(Document excerpt):
◆ ◆ ◆
Mr Ofori-Atta said upon assuming office, President Nana Addo Dankwa Akufo-Addo decided that he was going to confront the harsh truth of the situation of distressed banks.
He said the livelihoods of millions of depositors were at stake as the banking sector of the economy headed for imminent collapse.
"We could not do what others did by pretending that all is well. We could not stand by and watch a few people enrich themselves at the expense of over 15 million hardworking Ghanaian depositors who had saved for a rainy day. So we tackled it. Our decision to go ahead with the clean-up was a difficult one and we brazed ourselves for another bumpy ride, but we have pulled through with your understanding and patience," he said.
The forum was held on the theme: "Bridging the Gap between the Formal and Informal Economy: The Role of Domestic Revenue Mobilisation in an Era of Ghana Beyond Aid."
Economy in shape
Touching on the broader economy, Mr Ofori-Atta said the government was on course as it had taken measures to fix the broken economy that it inherited, saying "the broken economy is on the mend."
For instance, he said the government had reduced the stifling deficit from 7.3 per cent of gross domestic product (GDP) in 2016 to 4.2 per cent in 2018, reduced inflation from 15.4 per cent to single digit and successfully exited the International Monetary Fund (IMF) bailout programme.
Mr Ofori-Atta stated that the IMF predicted that Ghana would be the fastest growing economy in the world this year at 8.8 per cent. "We are indeed on course. Stay the course with us; it may be bumpy today but we will make the economy work again," he added.
Mr Ofori-Atta said the next phase of the development agenda was focused on industrialisation and changing the structure of the economy.
Consequently, he said the government was investing in Planting for Food and Jobs; Planting for Export and Rural Development; the One district, One factory; setting up the developing authorities and revamping the collapsed railway sector to ease movement of goods and services.
Mr Ofori-Atta said one could easily be misled that Ghana was worst off today than it was two or three years ago when one listened to some commentators in the media.
◆ ◆ ◆
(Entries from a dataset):
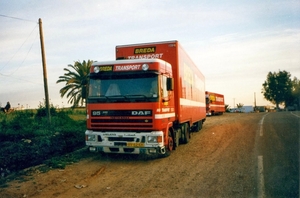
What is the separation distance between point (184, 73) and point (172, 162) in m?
4.21

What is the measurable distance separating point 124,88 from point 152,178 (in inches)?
119

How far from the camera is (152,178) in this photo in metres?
7.19

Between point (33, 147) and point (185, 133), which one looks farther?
point (185, 133)

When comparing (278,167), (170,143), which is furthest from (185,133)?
(278,167)

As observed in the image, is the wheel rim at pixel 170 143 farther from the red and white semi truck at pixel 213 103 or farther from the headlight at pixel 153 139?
the red and white semi truck at pixel 213 103

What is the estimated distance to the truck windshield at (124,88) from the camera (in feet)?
28.4

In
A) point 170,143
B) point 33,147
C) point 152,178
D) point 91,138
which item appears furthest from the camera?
point 33,147

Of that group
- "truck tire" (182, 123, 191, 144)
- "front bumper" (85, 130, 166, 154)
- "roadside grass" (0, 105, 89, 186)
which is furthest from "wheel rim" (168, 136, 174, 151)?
"roadside grass" (0, 105, 89, 186)

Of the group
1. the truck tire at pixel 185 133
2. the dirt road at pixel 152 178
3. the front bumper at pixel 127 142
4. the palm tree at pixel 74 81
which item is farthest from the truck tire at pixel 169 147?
the palm tree at pixel 74 81

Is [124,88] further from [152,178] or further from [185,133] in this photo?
[185,133]

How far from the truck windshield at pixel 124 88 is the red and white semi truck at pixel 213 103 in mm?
30748

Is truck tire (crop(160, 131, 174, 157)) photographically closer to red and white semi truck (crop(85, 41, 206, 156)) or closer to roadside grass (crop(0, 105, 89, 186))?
red and white semi truck (crop(85, 41, 206, 156))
◆ ◆ ◆
(Things to do):
**A.** In the excerpt on Ghana's economy, what did the IMF predict about Ghana's growth this year?
**B.** List each achievement that the excerpt on Ghana's economy credits to the government as evidence that the economy is on the mend.

(Problem solutions):
**A.** The IMF predicted that Ghana would be the fastest growing economy in the world this year, at 8.8 per cent.

**B.**
- Reduced the deficit from 7.3 per cent of GDP in 2016 to 4.2 per cent in 2018
- Reduced inflation from 15.4 per cent to single digit
- Successfully exited the International Monetary Fund (IMF) bailout programme